Building a Robust Python Classifier for Detecting Sensitive and Confidential Information in Text

3 min readJan 6, 2025

In this blog post, we will explore how to build a production-grade classifier that detects whether a given text contains sensitive company information such as PII (Personally Identifiable Information), PCI (Payment Card Information), financial data, company product names, etc.

We’ll cover key libraries, provide recommendations for scalable and accurate solutions, and include Python examples to classify sensitive content effectively.

1. Key Libraries and Recommendations

To detect sensitive information, we will leverage popular Python libraries designed for Natural Language Processing (NLP) and text analysis.

Recommended Libraries

spaCy: Efficient NLP library for entity extraction.
Hugging Face Transformers: Pretrained models for text classification.
Presidio: Open-source PII detection library.
Pandas: For data handling.
scikit-learn: For creating classification pipelines.
FastAPI: For creating production-grade APIs (optional).

Recommendations

Use pretrained entity recognition models (NER) for detecting named entities such as names, addresses, etc.
Fine-tune transformer-based models for detecting company-specific sensitive text.
Combine custom rules with statistical models to improve classification performance.

2. Dataset Preparation

Before building a classifier, you’ll need a dataset with labeled examples of sensitive and non-sensitive content.

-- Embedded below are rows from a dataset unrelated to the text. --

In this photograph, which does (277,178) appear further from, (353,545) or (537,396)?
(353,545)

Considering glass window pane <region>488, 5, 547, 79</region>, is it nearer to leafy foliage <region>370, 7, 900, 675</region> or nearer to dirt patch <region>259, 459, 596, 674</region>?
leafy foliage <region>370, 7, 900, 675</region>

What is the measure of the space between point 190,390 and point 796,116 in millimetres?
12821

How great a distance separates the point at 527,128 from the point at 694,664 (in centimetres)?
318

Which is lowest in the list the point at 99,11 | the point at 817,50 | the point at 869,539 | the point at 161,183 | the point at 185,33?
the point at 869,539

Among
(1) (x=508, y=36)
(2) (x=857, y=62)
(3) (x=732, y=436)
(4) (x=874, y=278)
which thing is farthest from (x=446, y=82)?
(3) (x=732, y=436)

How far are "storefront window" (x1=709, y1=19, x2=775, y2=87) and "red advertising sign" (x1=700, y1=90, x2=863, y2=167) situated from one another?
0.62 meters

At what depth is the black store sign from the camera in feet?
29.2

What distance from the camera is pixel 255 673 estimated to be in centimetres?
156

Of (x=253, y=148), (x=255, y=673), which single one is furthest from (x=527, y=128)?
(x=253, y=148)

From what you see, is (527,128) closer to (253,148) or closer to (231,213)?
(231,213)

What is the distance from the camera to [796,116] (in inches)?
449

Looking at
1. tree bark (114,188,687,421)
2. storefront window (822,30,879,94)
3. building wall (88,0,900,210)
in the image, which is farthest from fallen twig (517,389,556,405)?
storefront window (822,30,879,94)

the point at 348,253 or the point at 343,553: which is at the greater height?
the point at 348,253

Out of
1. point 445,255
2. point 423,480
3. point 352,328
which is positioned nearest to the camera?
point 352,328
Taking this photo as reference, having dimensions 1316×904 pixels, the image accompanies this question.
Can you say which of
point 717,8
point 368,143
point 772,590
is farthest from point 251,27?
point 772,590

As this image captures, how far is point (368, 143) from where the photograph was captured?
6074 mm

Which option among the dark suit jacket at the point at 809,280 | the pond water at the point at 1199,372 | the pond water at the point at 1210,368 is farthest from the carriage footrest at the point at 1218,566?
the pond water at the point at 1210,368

Ideally, your dataset should include:

PII-related texts: Emails, phone numbers, addresses.
PCI data: Credit card numbers, financial records.
Product-related texts: Internal product names or code names.

3. Building the Classifier

We’ll create a multi-step classification pipeline using spaCy, Presidio, and transformers to detect entities and classify text.

Step 1: Install Required Libraries

pip install spacy transformers presidio-analyzer scikit-learn pandas
python -m spacy download en_core_web_sm

Step 2: Load Pretrained NLP Models

import spacy
from transformers import pipeline

# Load spaCy model for NER
nlp_spacy = spacy.load("en_core_web_sm")

# Load transformer-based classification model
classifier = pipeline("text-classification", model="distilbert-base-uncased-finetuned-sst-2-english")

4. Entity Detection and Classification

Step 3: Detect Sensitive Entities

Use spaCy for detecting PII-like entities (e.g., names, addresses) and Presidio for rule-based detection.

from presidio_analyzer import AnalyzerEngine
from presidio_analyzer.predefined_recognizers import CreditCardRecognizer

# Initialize Presidio Analyzer
analyzer = AnalyzerEngine()
analyzer.add_recognizer(CreditCardRecognizer())  # Add PCI detection

def detect_entities(text):
    spacy_doc = nlp_spacy(text)
    detected_entities = [(ent.text, ent.label_) for ent in spacy_doc.ents]

    presidio_results = analyzer.analyze(text=text, entities=["CREDIT_CARD"], language='en')
    pci_entities = [(res.entity_type, res.score) for res in presidio_results]

    return detected_entities, pci_entities

5. Full Production Pipeline Example

Now, let’s build a classification function that integrates entity detection and transformers-based classification.

Full Classifier Pipeline

def classify_sensitive_text(text):
    # Step 1: Detect entities
    entities, pci_entities = detect_entities(text)
    
    # Step 2: Text classification for sensitive context
    classification_result = classifier(text)[0]
    
    # Step 3: Final classification
    if len(entities) > 0 or len(pci_entities) > 0 or classification_result['label'] == 'LABEL_1':
        return {
            "predicted_class": "Sensitive",
            "detected_entities": entities + pci_entities
        }
    else:
        return {
            "predicted_class": "Non-Sensitive",
            "detected_entities": []
        }

Example Usage

text_input = "Our customer database contains SSNs and credit card numbers for verification."
result = classify_sensitive_text(text_input)
print(result)

Output:

{
  "predicted_class": "Sensitive",
  "detected_entities": [
    ("SSN", "PERSONAL_IDENTIFIER"),
    ("credit card", "CREDIT_CARD")
  ]
}

Conclusion

In this blog, we have built a robust text classifier that can detect sensitive company information like PII, PCI, and product names using a combination of:

Pretrained NLP models from spaCy and Hugging Face.
Rule-based detection using Presidio.
A classification pipeline to combine entity detection with transformers for overall sensitivity classification.

This pipeline can be extended further by adding custom recognizers, improving datasets, and deploying APIs to integrate into enterprise applications for automated sensitive data detection.

Next Steps:

Fine-tune the transformer model using domain-specific datasets for better accuracy.
Add more entity recognizers for company-specific keywords (e.g., internal project codes).
Integrate the classifier with logging and monitoring for production-grade usage.